### Texto de origem
——————————
Quando alguém garante que o gaúcho é racista e machista, isso diz mais sobre essa pessoa do que sobre o gaúcho de fato.

Maria Eunice de Souza Maciel, professora de Antropologia da UFRGS

shana,

em porto alegre

Andréa Graiz

Isso não significa que exemplos de sexismo sejam raros no universo tradicionalista. Em abril deste ano, a cantora Shana Müller despertou controvérsia ao publicar um texto na internet denunciando o menosprezo à mulher na cultura regional. A jornalista e apresentadora do programa Galpão Crioulo, da RBS TV, condenou versos de clássicos como "churrasco, bom chimarrão, fandango, trago e mulher / É disso que o velho gosta, é isso que o velho quer" ou "ajoelha e chora, quanto mais eu passo o laço, muito mais ela me adora". O desabafo recebeu mais de 1,5 mil comentários nas redes sociais e ultrapassou 10 mil compartilhamentos no Facebook, comprovando ter atingido um nervo sensível do imaginário local.

 

— Quando escrevi aquele artigo, muita gente achou que eu estava cuspindo no prato em que comi, mas não foi nada disso. Eu não apontei o dedo para o tradicionalista, apenas trouxe o tema para a discussão — explica a artista, identificada com o universo regional.

Na avaliação de Shana, a imagem estereotipada do gaúcho, que o Rio Grande do Sul durante muito tempo exportou para o Brasil, precisa se renovar.

 

— A gente ri da figura do gaúcho grosso, acha a piada do bairrismo interessante, mas é tempo de rever isso. Tem certas coisas que não cabem mais — opina a apresentadora.

COMO PENSAM E VIVEM OS GAÚCHOS

Direitos iguais para homens e mulheres

A igualdade de direitos é defendida em níveis próximos por todos os perfis de gaúchos analisados pela pesquisa.

Legalização do aborto

O apoio ao aborto é menor entre os Fiéis, com apenas 16% de aprovação, e maior entre os Desapegados, com 42%.

Descriminalização da maconha

O apoio à descriminalização é menor entre os Gaúchos Raiz (22%) e maior entre os Desapegados, com 46%.

DAS MANIFESTAÇÕES À PRÁTICA

Parte da sociedade, segundo o levantamento, também já se deu conta disso. Pelo menos no discurso, os gaúchos se mostram dispostos a rever preconceitos, desigualdades de gênero e a desprezar arroubos separatistas.

 

Entre os 1,8 mil entrevistados, 92% disseram apoiar direitos iguais para homens e mulheres e 91% afirmaram ser favoráveis a salários equivalentes para ambos os sexos.
——————————
### Linhas fornecidas
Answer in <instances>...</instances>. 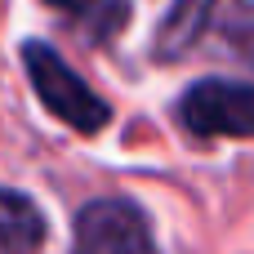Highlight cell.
Masks as SVG:
<instances>
[{
    "label": "cell",
    "instance_id": "cell-1",
    "mask_svg": "<svg viewBox=\"0 0 254 254\" xmlns=\"http://www.w3.org/2000/svg\"><path fill=\"white\" fill-rule=\"evenodd\" d=\"M210 40L254 67V0H174L156 31V54L188 58Z\"/></svg>",
    "mask_w": 254,
    "mask_h": 254
},
{
    "label": "cell",
    "instance_id": "cell-2",
    "mask_svg": "<svg viewBox=\"0 0 254 254\" xmlns=\"http://www.w3.org/2000/svg\"><path fill=\"white\" fill-rule=\"evenodd\" d=\"M22 67L31 76L36 98L49 107V116H58L63 125L80 129V134H98L112 121V107L80 80V71L45 40H27L22 45Z\"/></svg>",
    "mask_w": 254,
    "mask_h": 254
},
{
    "label": "cell",
    "instance_id": "cell-3",
    "mask_svg": "<svg viewBox=\"0 0 254 254\" xmlns=\"http://www.w3.org/2000/svg\"><path fill=\"white\" fill-rule=\"evenodd\" d=\"M71 254H161V250H156L147 214L138 205L103 196V201H89L76 214Z\"/></svg>",
    "mask_w": 254,
    "mask_h": 254
},
{
    "label": "cell",
    "instance_id": "cell-4",
    "mask_svg": "<svg viewBox=\"0 0 254 254\" xmlns=\"http://www.w3.org/2000/svg\"><path fill=\"white\" fill-rule=\"evenodd\" d=\"M179 116L192 134H223V138H254V85L241 80H196L183 103Z\"/></svg>",
    "mask_w": 254,
    "mask_h": 254
},
{
    "label": "cell",
    "instance_id": "cell-5",
    "mask_svg": "<svg viewBox=\"0 0 254 254\" xmlns=\"http://www.w3.org/2000/svg\"><path fill=\"white\" fill-rule=\"evenodd\" d=\"M45 241V214L13 188H0V254H36Z\"/></svg>",
    "mask_w": 254,
    "mask_h": 254
},
{
    "label": "cell",
    "instance_id": "cell-6",
    "mask_svg": "<svg viewBox=\"0 0 254 254\" xmlns=\"http://www.w3.org/2000/svg\"><path fill=\"white\" fill-rule=\"evenodd\" d=\"M45 4L67 13V18H94L98 36H107V31H116L125 22V0H45Z\"/></svg>",
    "mask_w": 254,
    "mask_h": 254
}]
</instances>
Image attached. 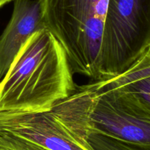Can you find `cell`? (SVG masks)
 Returning <instances> with one entry per match:
<instances>
[{
  "instance_id": "cell-1",
  "label": "cell",
  "mask_w": 150,
  "mask_h": 150,
  "mask_svg": "<svg viewBox=\"0 0 150 150\" xmlns=\"http://www.w3.org/2000/svg\"><path fill=\"white\" fill-rule=\"evenodd\" d=\"M67 54L46 29L35 32L0 81V111H49L76 90Z\"/></svg>"
},
{
  "instance_id": "cell-2",
  "label": "cell",
  "mask_w": 150,
  "mask_h": 150,
  "mask_svg": "<svg viewBox=\"0 0 150 150\" xmlns=\"http://www.w3.org/2000/svg\"><path fill=\"white\" fill-rule=\"evenodd\" d=\"M44 26L61 43L74 73L98 81L108 0H39Z\"/></svg>"
},
{
  "instance_id": "cell-3",
  "label": "cell",
  "mask_w": 150,
  "mask_h": 150,
  "mask_svg": "<svg viewBox=\"0 0 150 150\" xmlns=\"http://www.w3.org/2000/svg\"><path fill=\"white\" fill-rule=\"evenodd\" d=\"M0 150H94L67 100L49 111H0Z\"/></svg>"
},
{
  "instance_id": "cell-4",
  "label": "cell",
  "mask_w": 150,
  "mask_h": 150,
  "mask_svg": "<svg viewBox=\"0 0 150 150\" xmlns=\"http://www.w3.org/2000/svg\"><path fill=\"white\" fill-rule=\"evenodd\" d=\"M149 49L150 0H108L100 54V80L124 73Z\"/></svg>"
},
{
  "instance_id": "cell-5",
  "label": "cell",
  "mask_w": 150,
  "mask_h": 150,
  "mask_svg": "<svg viewBox=\"0 0 150 150\" xmlns=\"http://www.w3.org/2000/svg\"><path fill=\"white\" fill-rule=\"evenodd\" d=\"M85 118L96 131L150 150V105L128 93L77 87Z\"/></svg>"
},
{
  "instance_id": "cell-6",
  "label": "cell",
  "mask_w": 150,
  "mask_h": 150,
  "mask_svg": "<svg viewBox=\"0 0 150 150\" xmlns=\"http://www.w3.org/2000/svg\"><path fill=\"white\" fill-rule=\"evenodd\" d=\"M42 29L39 0H14L11 18L0 36V80L27 40Z\"/></svg>"
},
{
  "instance_id": "cell-7",
  "label": "cell",
  "mask_w": 150,
  "mask_h": 150,
  "mask_svg": "<svg viewBox=\"0 0 150 150\" xmlns=\"http://www.w3.org/2000/svg\"><path fill=\"white\" fill-rule=\"evenodd\" d=\"M96 94L108 92L128 93L150 105V76L134 79H125L117 76L89 83Z\"/></svg>"
},
{
  "instance_id": "cell-8",
  "label": "cell",
  "mask_w": 150,
  "mask_h": 150,
  "mask_svg": "<svg viewBox=\"0 0 150 150\" xmlns=\"http://www.w3.org/2000/svg\"><path fill=\"white\" fill-rule=\"evenodd\" d=\"M86 139L94 150H149L137 145L122 142L87 127Z\"/></svg>"
},
{
  "instance_id": "cell-9",
  "label": "cell",
  "mask_w": 150,
  "mask_h": 150,
  "mask_svg": "<svg viewBox=\"0 0 150 150\" xmlns=\"http://www.w3.org/2000/svg\"><path fill=\"white\" fill-rule=\"evenodd\" d=\"M14 1V0H0V8L2 7L3 6L5 5V4L10 3V1Z\"/></svg>"
},
{
  "instance_id": "cell-10",
  "label": "cell",
  "mask_w": 150,
  "mask_h": 150,
  "mask_svg": "<svg viewBox=\"0 0 150 150\" xmlns=\"http://www.w3.org/2000/svg\"><path fill=\"white\" fill-rule=\"evenodd\" d=\"M149 52H150V49H149Z\"/></svg>"
}]
</instances>
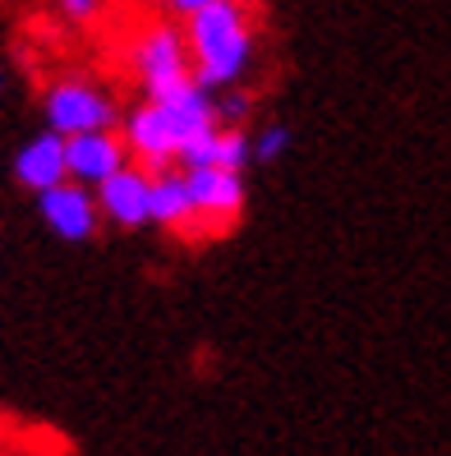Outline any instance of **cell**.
I'll return each mask as SVG.
<instances>
[{
  "mask_svg": "<svg viewBox=\"0 0 451 456\" xmlns=\"http://www.w3.org/2000/svg\"><path fill=\"white\" fill-rule=\"evenodd\" d=\"M254 93L249 88H226V93H217V120L221 125H245L249 129V116H254Z\"/></svg>",
  "mask_w": 451,
  "mask_h": 456,
  "instance_id": "14",
  "label": "cell"
},
{
  "mask_svg": "<svg viewBox=\"0 0 451 456\" xmlns=\"http://www.w3.org/2000/svg\"><path fill=\"white\" fill-rule=\"evenodd\" d=\"M46 5L60 23H69V28H93L106 10V0H46Z\"/></svg>",
  "mask_w": 451,
  "mask_h": 456,
  "instance_id": "13",
  "label": "cell"
},
{
  "mask_svg": "<svg viewBox=\"0 0 451 456\" xmlns=\"http://www.w3.org/2000/svg\"><path fill=\"white\" fill-rule=\"evenodd\" d=\"M10 175L19 190H28L33 199L46 194V190H56V184L69 180V152H65V134L56 129H37L28 134L19 148H14V162H10Z\"/></svg>",
  "mask_w": 451,
  "mask_h": 456,
  "instance_id": "7",
  "label": "cell"
},
{
  "mask_svg": "<svg viewBox=\"0 0 451 456\" xmlns=\"http://www.w3.org/2000/svg\"><path fill=\"white\" fill-rule=\"evenodd\" d=\"M120 134H125V148L139 167L148 171H162V167H175L180 157V139L162 111V102L152 97H139L134 106H125V120H120Z\"/></svg>",
  "mask_w": 451,
  "mask_h": 456,
  "instance_id": "6",
  "label": "cell"
},
{
  "mask_svg": "<svg viewBox=\"0 0 451 456\" xmlns=\"http://www.w3.org/2000/svg\"><path fill=\"white\" fill-rule=\"evenodd\" d=\"M175 167H226V171H245L254 167V129L245 125H217V129H207L203 139H194L189 148L180 152V162Z\"/></svg>",
  "mask_w": 451,
  "mask_h": 456,
  "instance_id": "11",
  "label": "cell"
},
{
  "mask_svg": "<svg viewBox=\"0 0 451 456\" xmlns=\"http://www.w3.org/2000/svg\"><path fill=\"white\" fill-rule=\"evenodd\" d=\"M189 194L198 212V235H226L249 208V175L245 171H226V167H189Z\"/></svg>",
  "mask_w": 451,
  "mask_h": 456,
  "instance_id": "4",
  "label": "cell"
},
{
  "mask_svg": "<svg viewBox=\"0 0 451 456\" xmlns=\"http://www.w3.org/2000/svg\"><path fill=\"white\" fill-rule=\"evenodd\" d=\"M184 37H189L194 78L203 88L226 93V88H245L254 78L262 37L249 0H212L207 10L184 19Z\"/></svg>",
  "mask_w": 451,
  "mask_h": 456,
  "instance_id": "1",
  "label": "cell"
},
{
  "mask_svg": "<svg viewBox=\"0 0 451 456\" xmlns=\"http://www.w3.org/2000/svg\"><path fill=\"white\" fill-rule=\"evenodd\" d=\"M37 203V222L65 240V245H88V240H97V231L106 226L101 222V203H97V190H88V184H56V190H46L33 199Z\"/></svg>",
  "mask_w": 451,
  "mask_h": 456,
  "instance_id": "5",
  "label": "cell"
},
{
  "mask_svg": "<svg viewBox=\"0 0 451 456\" xmlns=\"http://www.w3.org/2000/svg\"><path fill=\"white\" fill-rule=\"evenodd\" d=\"M152 226L171 231L180 240H203L198 235V212H194V194H189V175L184 167H162L152 171Z\"/></svg>",
  "mask_w": 451,
  "mask_h": 456,
  "instance_id": "10",
  "label": "cell"
},
{
  "mask_svg": "<svg viewBox=\"0 0 451 456\" xmlns=\"http://www.w3.org/2000/svg\"><path fill=\"white\" fill-rule=\"evenodd\" d=\"M65 152H69V180L74 184H106L116 171H125L134 157L125 148V134L120 129H88V134H74L65 139Z\"/></svg>",
  "mask_w": 451,
  "mask_h": 456,
  "instance_id": "9",
  "label": "cell"
},
{
  "mask_svg": "<svg viewBox=\"0 0 451 456\" xmlns=\"http://www.w3.org/2000/svg\"><path fill=\"white\" fill-rule=\"evenodd\" d=\"M97 203H101V222L116 226V231L152 226V171L139 167V162H129L106 184H97Z\"/></svg>",
  "mask_w": 451,
  "mask_h": 456,
  "instance_id": "8",
  "label": "cell"
},
{
  "mask_svg": "<svg viewBox=\"0 0 451 456\" xmlns=\"http://www.w3.org/2000/svg\"><path fill=\"white\" fill-rule=\"evenodd\" d=\"M125 106L120 97L88 74H60L42 88V125L74 139L88 129H120Z\"/></svg>",
  "mask_w": 451,
  "mask_h": 456,
  "instance_id": "3",
  "label": "cell"
},
{
  "mask_svg": "<svg viewBox=\"0 0 451 456\" xmlns=\"http://www.w3.org/2000/svg\"><path fill=\"white\" fill-rule=\"evenodd\" d=\"M295 148V129L286 120H268L262 129H254V167H272Z\"/></svg>",
  "mask_w": 451,
  "mask_h": 456,
  "instance_id": "12",
  "label": "cell"
},
{
  "mask_svg": "<svg viewBox=\"0 0 451 456\" xmlns=\"http://www.w3.org/2000/svg\"><path fill=\"white\" fill-rule=\"evenodd\" d=\"M0 93H5V65H0Z\"/></svg>",
  "mask_w": 451,
  "mask_h": 456,
  "instance_id": "15",
  "label": "cell"
},
{
  "mask_svg": "<svg viewBox=\"0 0 451 456\" xmlns=\"http://www.w3.org/2000/svg\"><path fill=\"white\" fill-rule=\"evenodd\" d=\"M125 69L143 97H157L184 84V78H194V51H189V37H184V23L162 14L134 28L125 42Z\"/></svg>",
  "mask_w": 451,
  "mask_h": 456,
  "instance_id": "2",
  "label": "cell"
}]
</instances>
——————————
### Instruções
1. Imprima o trecho do texto sobre os gaúchos que vai de "A igualdade de" até "Desapegados, com 46%.", incluindo este último.
2. Com base no texto sobre os gaúchos, responda:
(a) Que programa Shana Müller apresenta, e em qual emissora?
(b) Qual é o percentual de aprovação ao aborto entre os Fiéis?
(c) Quantas pessoas foram entrevistadas no levantamento?

### Respostas por tarefa
1.
A igualdade de direitos é defendida em níveis próximos por todos os perfis de gaúchos analisados pela pesquisa.

Legalização do aborto

O apoio ao aborto é menor entre os Fiéis, com apenas 16% de aprovação, e maior entre os Desapegados, com 42%.

Descriminalização da maconha

O apoio à descriminalização é menor entre os Gaúchos Raiz (22%) e maior entre os Desapegados, com 46%.

2.
(a) O Galpão Crioulo, da RBS TV.
(b) 16%.
(c) 1,8 mil.